Bien sûr, la Croix n’agit pas de manière extérieure, elle n’éloigne pas le mal par un effet de magie : elle est source de grâce dans la mesure où elle est réellement confessée et vécue. Son efficacité est liée à la foi, à la prière et à l’engagement de notre vie. Lorsque nous disons que la Croix chasse les démons, nous comprenons que c’est en réalité le Seigneur. Dans l’Évangile d’aujourd’hui, nous voyons comment Il fait sortir l’esprit impur de l’enfant possédé. Il le fait en relation avec la foi, et Il précise que certaines sortes de démons « ne peuvent sortir que par la prière et le jeûne. » Face à l’incapacité des disciples qui n’ont pas pu guérir l’enfant, et face à la demande hésitante du père de l’enfant – « si Tu peux le guérir… » dit-il, dans un appel où la sincérité est mêlée au doute –, le Seigneur affirme que c’est la foi qui rend possible : « tout est possible à celui qui croit. » Et aussitôt, le père de l’enfant s’écrie en pleurant : « Je crois, Seigneur, viens en aide à mon manque de foi. » Cette parole paradoxale exprime bien la réalité de notre foi, qui est souvent hésitante mais qui est appelée à grandir.
La foi n’a rien à voir avec la crédulité, cette disposition qui consiste à croire ce qui nous arrange. Il y a des professionnels qui savent faire commerce de la crédulité des gens ou de leurs peurs. La foi n’est pas non plus une opinion : croire que Dieu existe ou qu’Il n’existe pas sont des opinions qui se valent si elles n’engagent pas notre vie.
Pour saint Paul, « La foi est une ferme assurance des choses qu’on espère, une démonstration de celles qu’on ne voit pas. » La foi est un point d’ancrage pour notre vie, une certitude qui transcende toute assurance humaine. « Je crois, Seigneur, viens en aide à mon manque de foi. » Cette parole indique que la foi est en nous, mais qu’elle ne vient pas de nous. C’est un don de Dieu. Un don de l’Esprit Saint. Un don qui, pour pouvoir s’épanouir, a cependant besoin d’être reçu dans un cœur bien disposé. La foi consiste à donner un espace à Dieu dans notre cœur pour qu’Il puisse vivre et agir dans notre vie. La foi est une adhésion libre de tout notre être, sans laquelle le Christ ne peut triompher du mal en nous. La foi est une relation vivante avec Dieu, qui demande à se développer, à s’affermir. Qui connaît des épreuves aussi, qui est l’objet d’un combat, et pour laquelle nous acceptons de faire des sacrifices. C’est une relation de fidélité (la "foi" et la "fidélité" c’est le même mot en grec). C’est notre fidélité qui rejoint la fidélité de Dieu. Car Dieu le premier est fidèle. Son amour pour nous est fidèle. Dieu est fidèle à son dessein de salut pour nous.

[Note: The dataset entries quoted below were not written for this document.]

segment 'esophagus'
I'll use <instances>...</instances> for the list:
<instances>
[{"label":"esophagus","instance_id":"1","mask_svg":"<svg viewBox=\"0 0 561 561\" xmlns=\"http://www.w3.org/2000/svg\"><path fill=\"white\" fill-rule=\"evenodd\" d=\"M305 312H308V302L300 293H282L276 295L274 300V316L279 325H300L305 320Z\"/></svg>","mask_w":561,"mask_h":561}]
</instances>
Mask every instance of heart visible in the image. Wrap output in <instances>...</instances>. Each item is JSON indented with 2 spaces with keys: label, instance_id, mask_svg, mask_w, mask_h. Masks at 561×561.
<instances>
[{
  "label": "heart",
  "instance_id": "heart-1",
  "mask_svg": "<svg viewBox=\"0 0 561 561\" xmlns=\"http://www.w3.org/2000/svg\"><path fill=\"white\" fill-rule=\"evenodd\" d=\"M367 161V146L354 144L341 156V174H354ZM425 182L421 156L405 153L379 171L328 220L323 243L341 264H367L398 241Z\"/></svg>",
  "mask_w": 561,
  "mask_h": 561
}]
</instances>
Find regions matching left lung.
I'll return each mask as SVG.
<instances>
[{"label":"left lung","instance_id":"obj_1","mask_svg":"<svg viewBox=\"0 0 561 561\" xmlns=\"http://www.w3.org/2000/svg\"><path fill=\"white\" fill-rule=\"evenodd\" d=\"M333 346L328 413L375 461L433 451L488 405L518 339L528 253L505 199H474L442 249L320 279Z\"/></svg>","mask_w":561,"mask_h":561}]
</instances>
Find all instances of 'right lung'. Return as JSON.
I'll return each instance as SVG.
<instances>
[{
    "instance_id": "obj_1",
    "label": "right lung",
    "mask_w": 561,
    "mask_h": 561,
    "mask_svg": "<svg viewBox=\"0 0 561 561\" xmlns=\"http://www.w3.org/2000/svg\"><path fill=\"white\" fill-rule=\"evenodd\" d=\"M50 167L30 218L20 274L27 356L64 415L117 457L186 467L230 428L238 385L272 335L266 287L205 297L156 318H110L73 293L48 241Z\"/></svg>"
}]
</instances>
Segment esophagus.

Dans l’épître qui a été lue aujourd’hui, saint Paul nous explique comment, dans la promesse faite à Abraham, Dieu nous montre "l’immuable fermeté de Son dessein" .
Et comment la fidélité de Dieu est source de foi : « Cette espérance, nous la possédons comme une ancre de l’âme, sûre et solide ; elle pénètre au-delà du voile, là où Jésus est entré pour nous comme précurseur, ayant été fait souverain sacrificateur pour toujours, selon l’ordre de Melchisédek. »

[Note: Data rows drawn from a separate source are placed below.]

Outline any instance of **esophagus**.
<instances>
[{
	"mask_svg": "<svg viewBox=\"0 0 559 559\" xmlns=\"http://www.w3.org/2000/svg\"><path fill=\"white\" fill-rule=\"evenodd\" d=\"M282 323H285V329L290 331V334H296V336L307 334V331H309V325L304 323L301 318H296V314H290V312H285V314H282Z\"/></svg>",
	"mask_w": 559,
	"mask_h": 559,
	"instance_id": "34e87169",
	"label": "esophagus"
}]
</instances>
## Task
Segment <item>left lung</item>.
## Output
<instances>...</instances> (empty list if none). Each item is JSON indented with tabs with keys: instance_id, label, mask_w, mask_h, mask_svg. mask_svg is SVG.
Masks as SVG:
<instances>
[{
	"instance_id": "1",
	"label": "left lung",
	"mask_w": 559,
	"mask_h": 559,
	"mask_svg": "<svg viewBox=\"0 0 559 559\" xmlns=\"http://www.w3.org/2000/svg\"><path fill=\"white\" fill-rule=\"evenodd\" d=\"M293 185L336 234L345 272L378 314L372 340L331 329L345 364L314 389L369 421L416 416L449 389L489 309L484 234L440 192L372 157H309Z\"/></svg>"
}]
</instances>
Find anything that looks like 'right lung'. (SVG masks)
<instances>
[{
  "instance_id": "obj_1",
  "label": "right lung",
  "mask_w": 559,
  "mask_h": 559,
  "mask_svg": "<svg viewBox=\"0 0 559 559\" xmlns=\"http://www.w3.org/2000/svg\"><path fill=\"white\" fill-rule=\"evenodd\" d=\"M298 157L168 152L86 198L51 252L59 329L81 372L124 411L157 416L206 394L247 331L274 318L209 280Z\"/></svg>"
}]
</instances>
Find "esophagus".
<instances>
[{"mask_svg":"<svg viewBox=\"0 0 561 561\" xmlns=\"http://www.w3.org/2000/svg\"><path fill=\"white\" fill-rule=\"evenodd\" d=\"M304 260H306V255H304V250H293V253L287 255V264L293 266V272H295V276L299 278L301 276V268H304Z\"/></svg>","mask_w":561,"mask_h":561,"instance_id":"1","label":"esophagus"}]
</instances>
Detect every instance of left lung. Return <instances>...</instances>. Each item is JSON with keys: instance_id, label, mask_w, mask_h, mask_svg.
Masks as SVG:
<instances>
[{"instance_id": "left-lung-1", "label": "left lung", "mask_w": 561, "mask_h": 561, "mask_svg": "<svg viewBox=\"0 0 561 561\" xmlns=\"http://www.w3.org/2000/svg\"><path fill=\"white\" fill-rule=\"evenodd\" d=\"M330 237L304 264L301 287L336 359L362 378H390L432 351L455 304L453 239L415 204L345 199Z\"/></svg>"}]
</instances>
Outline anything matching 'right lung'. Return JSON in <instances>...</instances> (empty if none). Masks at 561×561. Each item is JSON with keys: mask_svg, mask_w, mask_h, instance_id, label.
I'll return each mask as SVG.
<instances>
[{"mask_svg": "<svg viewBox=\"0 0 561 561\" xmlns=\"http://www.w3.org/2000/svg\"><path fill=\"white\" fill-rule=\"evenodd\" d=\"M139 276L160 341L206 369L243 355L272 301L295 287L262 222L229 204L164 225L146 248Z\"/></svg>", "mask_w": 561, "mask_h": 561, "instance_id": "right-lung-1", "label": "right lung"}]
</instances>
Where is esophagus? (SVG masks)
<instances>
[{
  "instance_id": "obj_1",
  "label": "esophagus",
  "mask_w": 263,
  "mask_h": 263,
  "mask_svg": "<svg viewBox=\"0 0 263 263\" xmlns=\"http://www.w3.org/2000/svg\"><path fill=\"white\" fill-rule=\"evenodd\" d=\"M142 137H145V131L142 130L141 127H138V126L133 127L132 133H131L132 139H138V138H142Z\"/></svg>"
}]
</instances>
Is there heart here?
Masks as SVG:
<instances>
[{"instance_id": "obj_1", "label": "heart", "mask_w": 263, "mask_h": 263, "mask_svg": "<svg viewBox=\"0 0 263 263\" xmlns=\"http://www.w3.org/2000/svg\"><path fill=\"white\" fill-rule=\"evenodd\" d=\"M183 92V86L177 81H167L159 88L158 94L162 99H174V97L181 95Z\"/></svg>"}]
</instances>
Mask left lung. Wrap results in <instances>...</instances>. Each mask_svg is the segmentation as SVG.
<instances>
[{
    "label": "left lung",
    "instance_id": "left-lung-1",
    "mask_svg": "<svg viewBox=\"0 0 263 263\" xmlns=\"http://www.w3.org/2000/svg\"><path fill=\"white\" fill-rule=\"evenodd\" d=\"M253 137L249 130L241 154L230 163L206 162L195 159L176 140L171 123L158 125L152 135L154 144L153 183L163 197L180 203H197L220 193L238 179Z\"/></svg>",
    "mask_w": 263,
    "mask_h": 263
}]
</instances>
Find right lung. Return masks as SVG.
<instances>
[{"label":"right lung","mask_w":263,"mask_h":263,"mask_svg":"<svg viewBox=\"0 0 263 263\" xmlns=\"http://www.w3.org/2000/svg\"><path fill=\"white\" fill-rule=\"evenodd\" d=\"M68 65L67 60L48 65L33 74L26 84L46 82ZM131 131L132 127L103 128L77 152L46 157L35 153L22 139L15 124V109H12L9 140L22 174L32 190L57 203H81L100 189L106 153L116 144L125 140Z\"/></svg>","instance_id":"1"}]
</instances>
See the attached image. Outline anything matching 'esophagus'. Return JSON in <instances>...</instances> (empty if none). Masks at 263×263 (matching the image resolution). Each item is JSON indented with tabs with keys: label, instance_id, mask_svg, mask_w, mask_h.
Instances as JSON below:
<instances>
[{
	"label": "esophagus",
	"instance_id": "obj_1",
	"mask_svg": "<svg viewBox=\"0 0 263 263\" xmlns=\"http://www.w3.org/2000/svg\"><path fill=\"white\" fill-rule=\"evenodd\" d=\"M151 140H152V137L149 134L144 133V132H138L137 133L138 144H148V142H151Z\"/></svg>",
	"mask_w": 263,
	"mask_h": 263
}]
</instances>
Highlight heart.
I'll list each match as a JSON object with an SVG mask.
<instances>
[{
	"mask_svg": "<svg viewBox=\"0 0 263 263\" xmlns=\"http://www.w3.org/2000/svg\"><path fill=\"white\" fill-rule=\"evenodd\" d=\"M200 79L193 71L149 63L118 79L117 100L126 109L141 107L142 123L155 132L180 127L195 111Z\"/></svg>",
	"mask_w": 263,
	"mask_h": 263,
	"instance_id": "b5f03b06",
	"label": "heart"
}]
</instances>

Alors, la foi devient une foi qui sauve. « Ta foi t’a sauvé » dit Jésus à plusieurs occasions : à la femme hémorroïsse qui a été guérie en touchant Son vêtement, ou encore à la femme pécheresse venue oindre Ses pieds . La foi se nourrit de la prière et en même temps s’exprime dans la prière et anime la prière. Il y a un lien étroit, une profonde unité, entre la foi, la prière et toute notre vie. Elle se traduit en particulier dans l’effort spirituel qui doit être le nôtre en cette période de Carême.

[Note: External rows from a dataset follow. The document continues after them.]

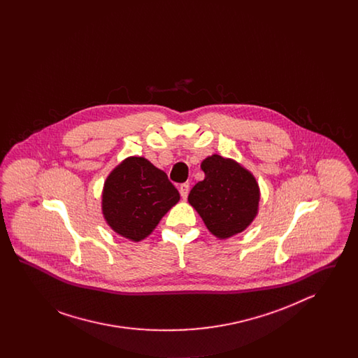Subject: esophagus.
Masks as SVG:
<instances>
[{
    "mask_svg": "<svg viewBox=\"0 0 358 358\" xmlns=\"http://www.w3.org/2000/svg\"><path fill=\"white\" fill-rule=\"evenodd\" d=\"M180 193H181V197H182L184 200H187V194H189V184H182V185L180 187Z\"/></svg>",
    "mask_w": 358,
    "mask_h": 358,
    "instance_id": "obj_1",
    "label": "esophagus"
}]
</instances>
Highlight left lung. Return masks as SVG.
Returning a JSON list of instances; mask_svg holds the SVG:
<instances>
[{"label":"left lung","instance_id":"1","mask_svg":"<svg viewBox=\"0 0 358 358\" xmlns=\"http://www.w3.org/2000/svg\"><path fill=\"white\" fill-rule=\"evenodd\" d=\"M203 181L192 187L187 201L216 238L243 232L257 215L260 189L254 174L235 159L219 154L201 162Z\"/></svg>","mask_w":358,"mask_h":358}]
</instances>
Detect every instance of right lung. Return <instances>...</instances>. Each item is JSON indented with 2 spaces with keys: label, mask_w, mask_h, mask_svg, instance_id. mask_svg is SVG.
<instances>
[{
  "label": "right lung",
  "mask_w": 358,
  "mask_h": 358,
  "mask_svg": "<svg viewBox=\"0 0 358 358\" xmlns=\"http://www.w3.org/2000/svg\"><path fill=\"white\" fill-rule=\"evenodd\" d=\"M178 200L180 193L165 171L143 157H127L104 181L103 217L122 238L141 241Z\"/></svg>",
  "instance_id": "right-lung-1"
}]
</instances>
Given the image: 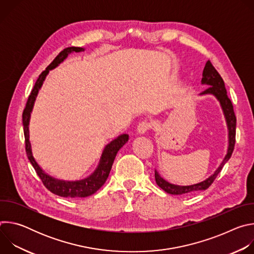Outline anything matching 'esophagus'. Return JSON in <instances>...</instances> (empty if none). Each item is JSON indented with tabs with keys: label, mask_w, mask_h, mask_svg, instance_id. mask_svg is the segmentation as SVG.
Here are the masks:
<instances>
[{
	"label": "esophagus",
	"mask_w": 254,
	"mask_h": 254,
	"mask_svg": "<svg viewBox=\"0 0 254 254\" xmlns=\"http://www.w3.org/2000/svg\"><path fill=\"white\" fill-rule=\"evenodd\" d=\"M152 128V123L151 122H149V121H142V122H140L139 124H138V126H137V131L139 132V133H144V132H147L149 129H151Z\"/></svg>",
	"instance_id": "obj_1"
}]
</instances>
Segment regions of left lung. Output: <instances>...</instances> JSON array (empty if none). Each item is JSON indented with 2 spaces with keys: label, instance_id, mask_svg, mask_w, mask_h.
<instances>
[{
  "label": "left lung",
  "instance_id": "8db88e82",
  "mask_svg": "<svg viewBox=\"0 0 254 254\" xmlns=\"http://www.w3.org/2000/svg\"><path fill=\"white\" fill-rule=\"evenodd\" d=\"M202 83L209 85L201 94H206V93H211L214 94L218 100L221 103V106L223 108V112L227 121L228 125V129H229V147L227 151V155L224 158L223 162L219 166V168L216 170V172L209 177L207 180L203 181V182L199 184H195L192 186H177L170 184L167 181H165L157 171H155V179H156V183L158 186L163 189L165 192L172 194V195H182V194H191L197 191H202L208 189L212 183L215 181L216 177L218 176V174L221 172L222 168L224 167L225 163L230 159L234 146H235V136H236V117L234 114L233 110V104L230 100V98L227 95V90L225 88L224 81L220 74L218 73V71L215 69L213 64L211 63L210 60L206 62V65L203 70V77H202Z\"/></svg>",
  "mask_w": 254,
  "mask_h": 254
}]
</instances>
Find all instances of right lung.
<instances>
[{
    "instance_id": "1",
    "label": "right lung",
    "mask_w": 254,
    "mask_h": 254,
    "mask_svg": "<svg viewBox=\"0 0 254 254\" xmlns=\"http://www.w3.org/2000/svg\"><path fill=\"white\" fill-rule=\"evenodd\" d=\"M84 49L81 47H68L62 50L56 57L55 59L50 63L49 66L42 72V73L39 75L38 79L36 80L35 85L28 97L26 106L23 111L22 119H23V126H24V135H25V149H26V154L27 157L32 164L33 168L35 169L36 173L39 176L41 179L43 185L53 194L61 196V197H70V198H84L87 196H90L94 194L98 189L101 188V186L105 183V181L111 173L114 161L116 159V156L120 149L124 146V144L128 140V135L127 134H122L115 140H113L111 143H108L105 147L99 165L95 172L88 178L81 180V181H76V182H65V181H60L57 179H54L47 174H45L42 169L38 166V164L36 163L34 160V157L32 155L31 151V144L29 141V120H30V113L32 112L33 104L35 101L36 96H37L38 90L40 89L46 75L48 74L49 70L55 68L59 63H61L69 53L71 52H80L83 51Z\"/></svg>"
}]
</instances>
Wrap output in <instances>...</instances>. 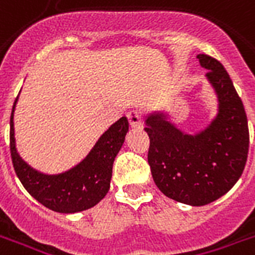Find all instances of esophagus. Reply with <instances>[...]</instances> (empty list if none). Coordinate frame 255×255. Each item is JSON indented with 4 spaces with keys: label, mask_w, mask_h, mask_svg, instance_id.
I'll return each mask as SVG.
<instances>
[{
    "label": "esophagus",
    "mask_w": 255,
    "mask_h": 255,
    "mask_svg": "<svg viewBox=\"0 0 255 255\" xmlns=\"http://www.w3.org/2000/svg\"><path fill=\"white\" fill-rule=\"evenodd\" d=\"M127 118L132 127H141L143 126V114L139 110L128 111Z\"/></svg>",
    "instance_id": "obj_1"
}]
</instances>
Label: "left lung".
<instances>
[{
	"label": "left lung",
	"instance_id": "left-lung-1",
	"mask_svg": "<svg viewBox=\"0 0 255 255\" xmlns=\"http://www.w3.org/2000/svg\"><path fill=\"white\" fill-rule=\"evenodd\" d=\"M219 99V112L205 131L184 135L162 114L145 120L148 164L160 191L176 202L209 205L225 195L244 172L249 127L244 103L217 58L198 54Z\"/></svg>",
	"mask_w": 255,
	"mask_h": 255
}]
</instances>
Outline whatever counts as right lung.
Here are the masks:
<instances>
[{
    "label": "right lung",
    "mask_w": 255,
    "mask_h": 255,
    "mask_svg": "<svg viewBox=\"0 0 255 255\" xmlns=\"http://www.w3.org/2000/svg\"><path fill=\"white\" fill-rule=\"evenodd\" d=\"M13 110L10 115V156L14 171L25 190L41 205L57 213H77L97 205L110 190L112 166L128 132L127 118H122L103 133L85 160L64 174L37 172L15 151Z\"/></svg>",
    "instance_id": "1"
}]
</instances>
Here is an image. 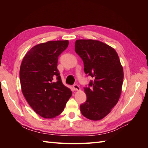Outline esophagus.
<instances>
[{
  "label": "esophagus",
  "mask_w": 148,
  "mask_h": 148,
  "mask_svg": "<svg viewBox=\"0 0 148 148\" xmlns=\"http://www.w3.org/2000/svg\"><path fill=\"white\" fill-rule=\"evenodd\" d=\"M73 88L75 91H79L80 90V88L77 84H74L73 86Z\"/></svg>",
  "instance_id": "34e87169"
}]
</instances>
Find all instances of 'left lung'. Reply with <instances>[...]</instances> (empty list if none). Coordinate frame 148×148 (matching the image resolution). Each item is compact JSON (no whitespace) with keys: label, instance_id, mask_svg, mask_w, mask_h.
Here are the masks:
<instances>
[{"label":"left lung","instance_id":"obj_1","mask_svg":"<svg viewBox=\"0 0 148 148\" xmlns=\"http://www.w3.org/2000/svg\"><path fill=\"white\" fill-rule=\"evenodd\" d=\"M75 49L83 61L85 73L94 79L84 88L87 99L80 110L89 120H101L118 102L122 92L123 70L119 56L114 48L97 40H77Z\"/></svg>","mask_w":148,"mask_h":148}]
</instances>
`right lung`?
Here are the masks:
<instances>
[{
	"label": "right lung",
	"instance_id": "right-lung-1",
	"mask_svg": "<svg viewBox=\"0 0 148 148\" xmlns=\"http://www.w3.org/2000/svg\"><path fill=\"white\" fill-rule=\"evenodd\" d=\"M69 43L65 40L38 44L26 53L21 62L22 92L35 112L45 119L60 115L72 94L62 83L57 69L58 57Z\"/></svg>",
	"mask_w": 148,
	"mask_h": 148
}]
</instances>
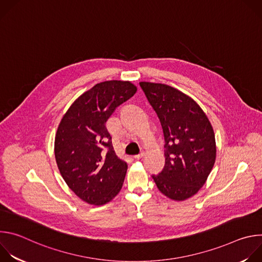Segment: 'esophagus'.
<instances>
[{
  "mask_svg": "<svg viewBox=\"0 0 262 262\" xmlns=\"http://www.w3.org/2000/svg\"><path fill=\"white\" fill-rule=\"evenodd\" d=\"M144 156H145V154H144V152H141L140 155H138V156H135V157H134V159H135V160H137V161H139V160L143 159V158H144Z\"/></svg>",
  "mask_w": 262,
  "mask_h": 262,
  "instance_id": "obj_1",
  "label": "esophagus"
}]
</instances>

Pour accompagner cet effort, qui est en même temps une montée vers la Lumière, une montée vers Dieu, l’Église a institué en ce quatrième dimanche de Carême la commémoration de saint Jean Climaque, un grand moine et ascète du VIIe siècle qui, après avoir mené le combat spirituel dans la solitude, a été higoumène du monastère Sainte-Catherine, au Sinaï (dans ce site grandiose, pour ceux qui ont eu la chance de pouvoir le visiter, et qui est resté un haut lieu de prière jusqu’aujourd’hui). L’Église honore saint Jean Climaque et nous le présente comme témoin d’une tradition sûre et authentique, comme modèle de la vie spirituelle chrétienne avec ses deux faces inséparables : d’une part l’ascèse, l’effort, le repentir, et d’autre part l’illumination par la grâce de Dieu. Le tropaire qui a été chanté le qualifie de "père théophore", porteur de Dieu. Nous le connaissons principalement par son œuvre célèbre : l’Échelle (climax en grec, d’où le nom de Jean Climaque), avec les 30 degrés vers la perfection.
Voici quelques-uns des thèmes qui y sont développés :
– La violence évangélique (l’ascèse corporelle, les jeûnes, les veilles… c’est-à-dire toute la dimension de combat dans la vie spirituelle) : « La vie monastique est une violence continuelle faite à la nature et une vigilance incessante sur les sens » . En effet, notre nature créée est appelée, non à se satisfaire d’elle-même, mais à se dépasser avec la grâce de Dieu.
– Le repentir, qui est la conscience vive de la séparation de Dieu et le retournement vers Dieu. Loin d’être une manifestation de découragement, « La pénitence est fille de l’espérance, elle est le renoncement au désespoir. »
– La prière, le souvenir permanent de Dieu, le tout culminant dans le trentième degré qui est l’Amour.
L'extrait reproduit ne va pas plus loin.